As we have covered here before (see, e.g., here), the release and return to Egypt of the Blind Sheik, Omar Abdel Rahman (whom I prosecuted in the Nineties), has been a cause célèbre in Egypt for many years. On September 10, 2012, the day before rioting at the U.S. embassy in Cairo, an Egyptian weekly, El Fagr, reported that several jihadist organizations, including the Blind Sheik’s group (Gamaat al-Islamia, or the Islamic Group) and al-Qaeda emir Ayman al-Zawahiri’s group (Egyptian Islamic Jihad), were threatening to burn the American embassy in Cairo to the ground. The promised action against the embassy was an effort to extort the release of Abdel Rahman and other jihadists jailed by the United States.
We know this thanks to the invaluable Raymond Ibrahim — who makes it his business to scour the Arabic press, where Islamic supremacists are actually covered. Ray published a post on it in the PJ Tatler.

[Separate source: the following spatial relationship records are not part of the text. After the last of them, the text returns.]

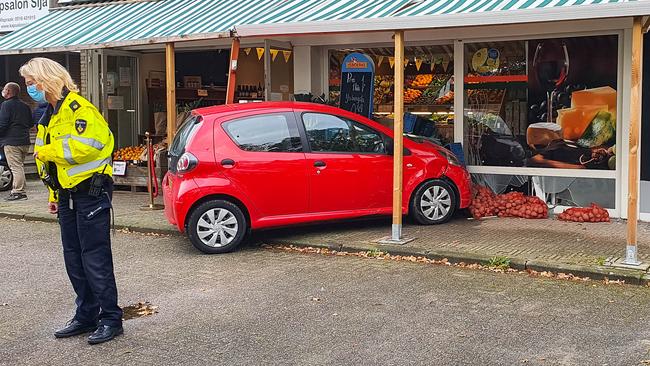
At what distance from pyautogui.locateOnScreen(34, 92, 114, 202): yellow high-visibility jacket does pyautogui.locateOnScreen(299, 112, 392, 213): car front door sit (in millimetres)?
3609

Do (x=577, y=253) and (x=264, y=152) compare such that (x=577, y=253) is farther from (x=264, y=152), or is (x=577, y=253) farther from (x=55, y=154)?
(x=55, y=154)

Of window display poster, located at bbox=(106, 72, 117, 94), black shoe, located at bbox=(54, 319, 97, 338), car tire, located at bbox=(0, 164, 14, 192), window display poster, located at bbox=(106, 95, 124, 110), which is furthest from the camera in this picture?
window display poster, located at bbox=(106, 95, 124, 110)

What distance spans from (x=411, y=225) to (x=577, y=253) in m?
2.34

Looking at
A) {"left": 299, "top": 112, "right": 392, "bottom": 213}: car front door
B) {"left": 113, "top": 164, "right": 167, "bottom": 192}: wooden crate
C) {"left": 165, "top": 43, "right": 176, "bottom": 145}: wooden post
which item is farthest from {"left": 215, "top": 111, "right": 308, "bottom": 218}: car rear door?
{"left": 113, "top": 164, "right": 167, "bottom": 192}: wooden crate

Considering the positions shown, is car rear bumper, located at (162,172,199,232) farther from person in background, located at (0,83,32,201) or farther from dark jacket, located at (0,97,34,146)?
dark jacket, located at (0,97,34,146)

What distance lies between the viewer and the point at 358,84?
11.2m

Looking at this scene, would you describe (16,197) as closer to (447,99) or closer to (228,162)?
(228,162)

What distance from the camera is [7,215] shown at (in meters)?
11.0

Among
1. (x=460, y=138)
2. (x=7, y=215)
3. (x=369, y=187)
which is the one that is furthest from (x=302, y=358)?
(x=7, y=215)

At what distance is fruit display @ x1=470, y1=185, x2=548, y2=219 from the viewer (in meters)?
9.73

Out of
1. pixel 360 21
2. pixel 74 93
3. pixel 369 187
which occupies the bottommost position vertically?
pixel 369 187

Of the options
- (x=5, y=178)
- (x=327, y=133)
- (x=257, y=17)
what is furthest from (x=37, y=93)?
(x=5, y=178)

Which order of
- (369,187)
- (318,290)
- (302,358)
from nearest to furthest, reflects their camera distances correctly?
(302,358), (318,290), (369,187)

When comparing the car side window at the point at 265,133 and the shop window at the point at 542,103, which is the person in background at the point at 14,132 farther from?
the shop window at the point at 542,103
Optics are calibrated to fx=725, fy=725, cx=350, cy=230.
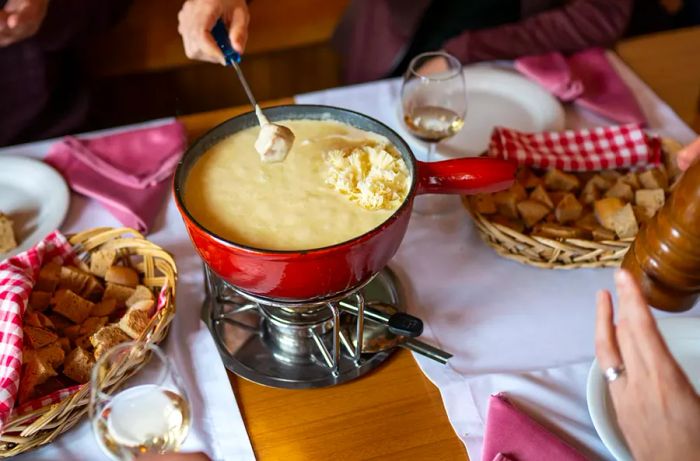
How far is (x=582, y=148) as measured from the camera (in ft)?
4.43

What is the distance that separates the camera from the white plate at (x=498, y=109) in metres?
1.46

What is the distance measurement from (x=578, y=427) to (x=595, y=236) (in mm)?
330

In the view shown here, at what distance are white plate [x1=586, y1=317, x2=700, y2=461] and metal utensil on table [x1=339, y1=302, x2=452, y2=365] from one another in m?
0.21

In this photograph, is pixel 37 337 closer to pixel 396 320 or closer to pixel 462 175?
pixel 396 320

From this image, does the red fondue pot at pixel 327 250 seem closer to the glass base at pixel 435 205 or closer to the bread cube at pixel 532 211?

The post echoes my observation, from back in July, that the Blind Sheik’s son, Abdallah Abdel Rahman, was threatening to raid the U.S. embassy in Cairo and hold our people hostage to coerce his father’s release.
More significantly, as an alert Bryan Preston notices at PJ Media, Ray’s post the day before the Cairo rioting and Benghazi Massacre dovetails with Stephen Hayes’s latest excellent report on Benghazi. In discussing the CIA’s first round of talking points — later substantially erased under pressure from the State Department and the White House — Steve points out the Agency’s assertion that “on 10 September we warned of social media reports calling for a demonstration in front of the [Cairo] Embassy and that jihadists were threatening to break into the Embassy.”
Note that neither the Egyptian press report outlined by Ibrahim, nor the CIA report outlined by Hayes, made any mention of the video. The fear was threatened violence from al-Qaeda affiliated jihadists.
So how did the anti-Islamic video makes its way into the story? It increasingly appears that the Obama administration did more to publicize and the video and make it relevant than anyone else did.
As I said above, there is a kernel of truth to the claim that the video factored into the Cairo rioting. On September 9, two days before, the Grand Mufti publicly denounced “the actions undertaken by some extremist Copts who made a film offensive to the Prophet.” This denunciation led some of the Cairo hooligans to inveigh against the video.
It was, however, only one item in a broad list of grievances Islamic supremacists lodged against the United States. Many of the rioters focused on demanding the release of the Blind Sheikh and other jihadists. More to the point, many of them expressed their support for al Qaeda. They gleefully chanted, “Obama, Obama, there are still a million Osamas!” They tore down the Stars-and-Stripes from our flagpole, replacing it with al Qaeda’s notorious black jihad banner.
The claim that the Cairo rioting was over the video traces from the fact that the State Department – specifically, the U.S. embassy in Cairo – put out nauseating statements in the hours before the rioting started, deriding “the continuing efforts by misguided individuals to hurt the religious feelings of Muslims,” and indignantly condemning “religious incitement.”
Then, in the days after both the Cairo rioting and the massacre in Benghazi, President Obama, Secretary of State Clinton, Ambassador Susan Rice, White House spokesman Jay Carney, and other administration figures repeatedly cited the video as the catalyst. The Obama-friendly press, naturally, ran with this spin: the video caused the rioting at the embassy in Cairo, which seamlessly spilled over into neighboring Libya, where a similar “protest” spontaneously erupted into deadly violence.
As we know, that is not what happened.
Obama’s re-election campaign was premised on the claims that he had decimated al Qaeda, that the war on terror was thus nearing an end, and that his Middle East policy of aiding Islamic supremacists in places like Egypt and Libya was stabilizing the region and fostering the birth of real democracy. The campaign could not afford powerful demonstrations that al Qaeda was anything but in its death throes; that terrorists were still targeting American facilities and killing American officials; and that, under Obama’s policies, Egypt and much of Libya were now controlled by rabidly anti-American Islamic supremacists.
The video fraud enabled the administration and Obama’s reelection campaign to stay on offense – aggressively pummeling the strawman of “Islamophobia” – rather than in the defensive crouch required to explain, or try to explain, the Obama administration’s performance in Egypt, Libya, and the broader Middle East. It worked: The Romney campaign was cowed and accountability for the Benghazi massacre would have to wait many months.